States told to brace for cyberattacks, ringfence key infra

Cyberspace is fast becoming the "fifth dimension of warfare", the Centre told all state chief secretaries at the Third National Conference of Chief Secretaries, cautioning them to urgently map, audit and ringfence the Critical Information Infrastructures (CII) that could be vulnerable to malware.

All states were asked to start working on building robust defences, from onboarding IT assets and organisations with the NIC's Cyber Swachchta Kendras to appointments of chief information security officers, establishment of security operations centres, network operations centre and a cyber security incident response team (C-SIRT), besides alignment with central protocols on cyber safety, ET has learnt.

The Centre has asked states and Union territories to share details of action taken on the same ahead of the fourth conference of chief secretaries in November.


The potential losses of cyber warfare encompass "financial ramifications, data loss, service disruptions, defamation, social unrest and implications for human and national security", it was underlined.

State of threat

A special session on cyber security challenges held at the November 12, 2023, conference highlighted how "malware attacks" had been recorded across all states and UTs, mainly targeting critical infrastructure. However, there were maximum threats posted by "malicious scanning" in Assam and Kerala - an issue being studied closely with the state governments.

It was also revealed that India's G20 Presidency saw the highest number of cyberattacks routed through four cities - Surat, Chennai, Bangalore, and Hyderabad.

Sector wise, the largest impact was observed in the automobile, government services, education and power sectors while the likes of telecom, banking and IT-enabled services experienced relatively lower threats due to inbuilt security designs, it was pointed out in a key presentation by the home ministry.

The National Informatics Centre (NIC) is learnt to have pointed out that there were several "policy-gaps" that needed urgent attention. While 331 Critical Information Infrastructures (CII) in seven critical sectors have been identified, states have mostly highlighted only the power sector.

Even on that front, only four states/UTs have declared both State Load Dispatch Centre (SLDC) and private centres as protected systems, with 20 states/UTs declaring only SLDC, and 12 declaring neither.

In terms of preparedness, only one state has set up a Computer Security Incident Response Team while merely 7 states have an audit agency in place. Further, only 7 states/UTs have both Security Operations Centre and Network Operations Centre, while 18 states/UTs have neither.

G20 case study: Think Like a Disruptionist

India’s battle with cyber threats during the G20 summit last year was the key case study discussed at the meet. “Hacker groups from different nations targeted various G20 collaterals aggressively, including the G20 website, Bharat Mandapam, Delhi police, airports, and even the IT systems of hotels where delegates were staying. The highest number of cyberattacks were routed through four cities: Surat, Chennai, Bangalore, and Hyderabad,” it was shared at the meet.

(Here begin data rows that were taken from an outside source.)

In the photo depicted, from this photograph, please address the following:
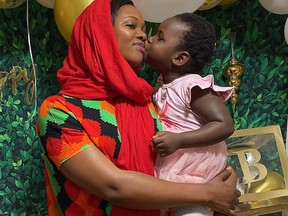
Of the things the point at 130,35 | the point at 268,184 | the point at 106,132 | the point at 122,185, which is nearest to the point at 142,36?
the point at 130,35

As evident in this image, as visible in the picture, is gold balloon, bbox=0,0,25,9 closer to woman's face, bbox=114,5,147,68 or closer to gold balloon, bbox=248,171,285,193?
woman's face, bbox=114,5,147,68

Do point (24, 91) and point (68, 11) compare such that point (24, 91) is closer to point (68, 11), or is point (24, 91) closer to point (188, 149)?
point (68, 11)

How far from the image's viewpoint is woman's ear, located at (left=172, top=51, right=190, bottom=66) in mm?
1490

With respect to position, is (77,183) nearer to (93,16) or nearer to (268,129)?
(93,16)

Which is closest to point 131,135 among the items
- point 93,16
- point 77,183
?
point 77,183

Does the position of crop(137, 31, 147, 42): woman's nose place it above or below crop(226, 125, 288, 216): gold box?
above

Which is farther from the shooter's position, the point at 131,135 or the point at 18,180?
the point at 18,180

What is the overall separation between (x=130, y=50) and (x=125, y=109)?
0.51 feet

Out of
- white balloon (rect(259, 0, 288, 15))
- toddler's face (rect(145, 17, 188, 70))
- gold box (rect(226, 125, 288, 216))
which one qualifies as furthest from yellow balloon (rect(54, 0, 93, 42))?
gold box (rect(226, 125, 288, 216))

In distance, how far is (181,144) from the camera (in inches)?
54.0

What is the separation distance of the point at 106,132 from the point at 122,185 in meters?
0.15

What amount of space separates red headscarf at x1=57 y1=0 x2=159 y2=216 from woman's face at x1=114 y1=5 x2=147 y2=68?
0.13 ft

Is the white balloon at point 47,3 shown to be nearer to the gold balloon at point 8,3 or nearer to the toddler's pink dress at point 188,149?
the gold balloon at point 8,3

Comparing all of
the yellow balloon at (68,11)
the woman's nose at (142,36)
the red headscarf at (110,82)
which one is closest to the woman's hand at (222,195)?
the red headscarf at (110,82)
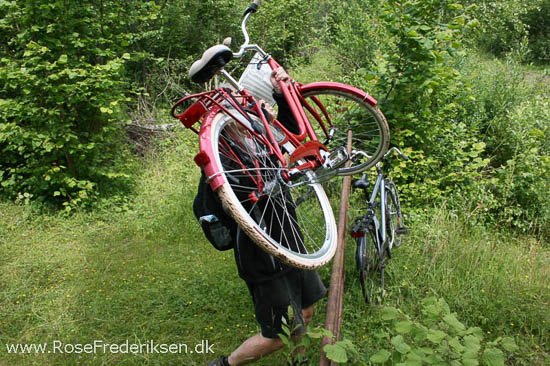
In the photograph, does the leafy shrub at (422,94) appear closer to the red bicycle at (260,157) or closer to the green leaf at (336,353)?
the red bicycle at (260,157)

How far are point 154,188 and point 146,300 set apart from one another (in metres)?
2.68

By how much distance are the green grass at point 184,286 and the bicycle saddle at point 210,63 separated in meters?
1.93

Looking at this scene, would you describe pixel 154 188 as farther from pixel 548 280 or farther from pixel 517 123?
pixel 517 123

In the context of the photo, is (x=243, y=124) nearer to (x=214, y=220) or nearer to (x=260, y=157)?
(x=260, y=157)

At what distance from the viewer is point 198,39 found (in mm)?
10062

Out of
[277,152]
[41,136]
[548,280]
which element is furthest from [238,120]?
[41,136]

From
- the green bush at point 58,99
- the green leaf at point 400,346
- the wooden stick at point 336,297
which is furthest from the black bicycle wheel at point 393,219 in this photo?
the green bush at point 58,99

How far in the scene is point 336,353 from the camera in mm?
1583

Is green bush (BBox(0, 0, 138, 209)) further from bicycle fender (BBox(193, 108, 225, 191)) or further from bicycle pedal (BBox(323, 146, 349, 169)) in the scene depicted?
bicycle pedal (BBox(323, 146, 349, 169))

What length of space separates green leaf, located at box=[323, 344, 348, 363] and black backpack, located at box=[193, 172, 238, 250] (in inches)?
33.3

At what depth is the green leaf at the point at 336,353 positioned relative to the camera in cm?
155

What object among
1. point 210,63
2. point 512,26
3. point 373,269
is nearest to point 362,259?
point 373,269

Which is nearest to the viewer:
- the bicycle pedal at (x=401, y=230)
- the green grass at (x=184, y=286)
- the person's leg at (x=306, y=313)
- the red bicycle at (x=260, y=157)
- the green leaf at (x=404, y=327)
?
the green leaf at (x=404, y=327)

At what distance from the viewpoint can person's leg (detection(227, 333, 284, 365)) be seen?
96.0 inches
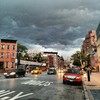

The government cyber response was to "Think like a Disruptionist" and involved establishment of a real-time war room, identification of anti-India actors and communication channels, along with swift countermeasures for fake news, it was revealed.

A series of coordinated proactive and reactive measures were undertaken to counter these effectively. Learnings from the G20 case study showed that a surge in exploitation by both “state and non-state actors” can be expected given the continuous evolution of the threat landscape, marked by technologies like Digital Public Infrastructure. “Vigilance against cyberattack methods such as ransomware, Distributed Denial of Service, and advanced persistent threats become paramount. The introduction of cutting-edge technologies like crypto, Artificial Intelligence, Internet of Things, and Augmented Reality further complicates the terrain,” central government officials highlighted at the conference.